Sharon – you were so brave, so determined, so strong – and such a true and wonderful friend – I shall never forget you.
So today my donations and my dedication is for Sharon Joffe and the scleroderma Foundation.http://www.scleroderma.org/
What is scleroderma?
Scleroderma, or systemic sclerosis, is a chronic connective tissue disease generally classified as one of the autoimmune rheumatic diseases. The word “scleroderma” comes from two Greek words: “sclero” meaning hard, and “derma” meaning skin. Hardening of the skin is one of the most visible manifestations of the disease.
There are an estimated 300,000 people in the United States who have scleroderma, about one third of whom have the systemic form of scleroderma. Since scleroderma presents with symptoms similar to other autoimmune diseases, diagnosis is difficult and there may be many misdiagnosed or undiagnosed cases as well.
Localized scleroderma is more common in children, whereas systemic scleroderma is more common in adults. Overall female patients outnumber male patients about four to one, and the average age at diagnosis is in the forties.
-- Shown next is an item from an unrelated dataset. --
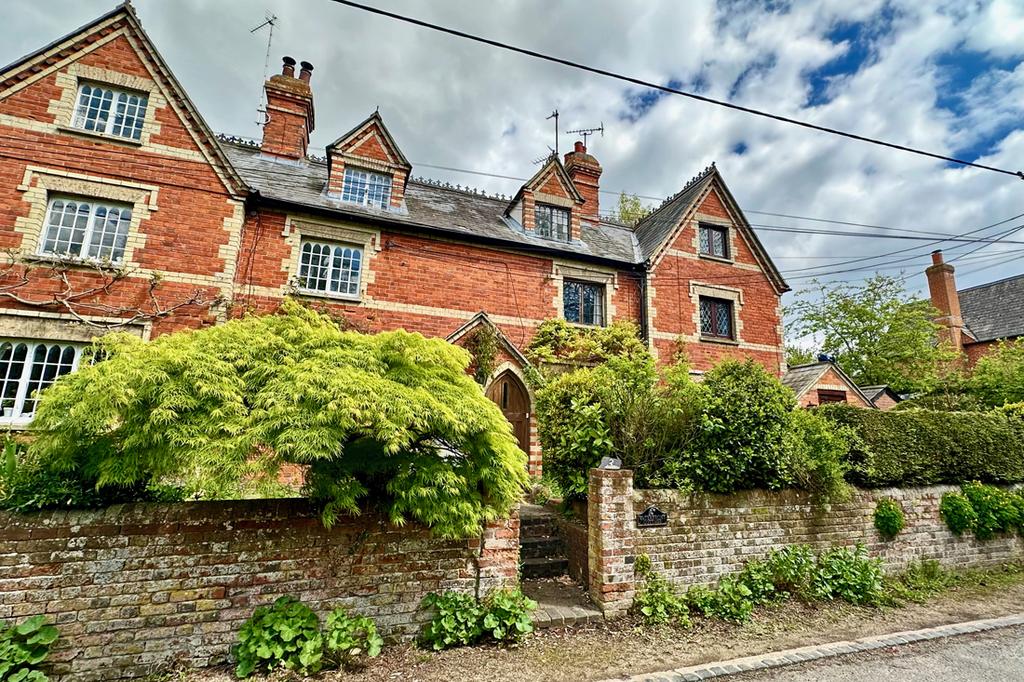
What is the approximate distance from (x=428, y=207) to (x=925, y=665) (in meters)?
14.4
Factors other than sex, such as race and ethnic background, may influence the risk of getting scleroderma, the age of onset, and the pattern or severity of internal organ involvement. The reasons for this are not clear. Although scleroderma is not directly inherited, some scientists feel there is a slight predisposition to it in families with a history of rheumatic diseases.
However, scleroderma can develop and is found in every age group from infants to the elderly, but its onset is most frequent between the ages of 25 to 55. When doctors say “usually” or “for the most part,” the reader should understand that variations frequently occur. Many patients get alarmed when they read medical information that seems to contradict their own experiences, and conclude that what has happened to them is not supposed to happen. There are many exceptions to the rules in scleroderma, perhaps more so than in other diseases. Each case is different, and information should be discussed with your own doctor.
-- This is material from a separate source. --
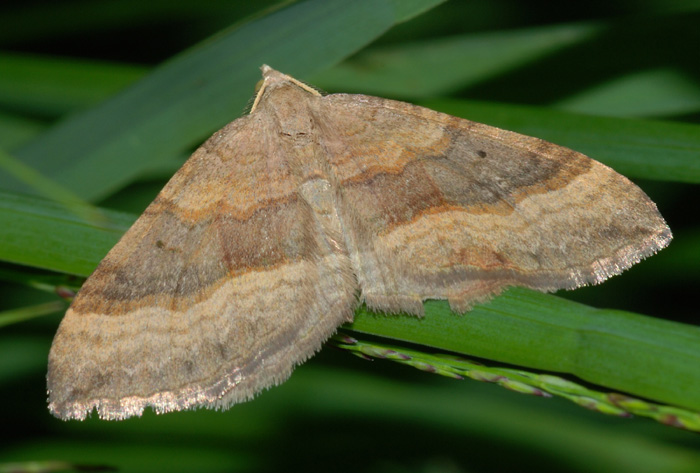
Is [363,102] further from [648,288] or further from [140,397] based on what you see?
[648,288]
The exact cause or causes of scleroderma are still unknown, but scientists and medical investigators in a wide variety of fields are working hard to make those determinations. It is known that scleroderma involves overproduction of collagen.
Most patients do not have any relatives with scleroderma and their children do not get scleroderma. Research indicates that there is a susceptibility gene which raises the likelihood of getting scleroderma, but by itself does not cause the disease.
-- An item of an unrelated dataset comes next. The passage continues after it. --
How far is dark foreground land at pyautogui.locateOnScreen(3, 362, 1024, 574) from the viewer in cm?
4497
At the present time, there is no cure for scleroderma, but there are many treatments available. Some are directed at particular symptoms like heartburn, which can be controlled by medications called proton pump inhibitors or medicine to improve the motion of the bowel. Some treatments are directed at decreasing the activity of the immune system. Some people with mild disease may not need medication at all and occasionally people can go off treatment when their scleroderma is no longer active. Because there is so much variation from one person to another there is great variation in the treatments prescribed.
It is a painful, slow, progressive and devastating disease. Those who have it show huge courage as did my dear friend Sharon. Her pain and suffering has ended – and she will stay in my heart as she was in her best years – gorgeous, full of life and humor and always giving.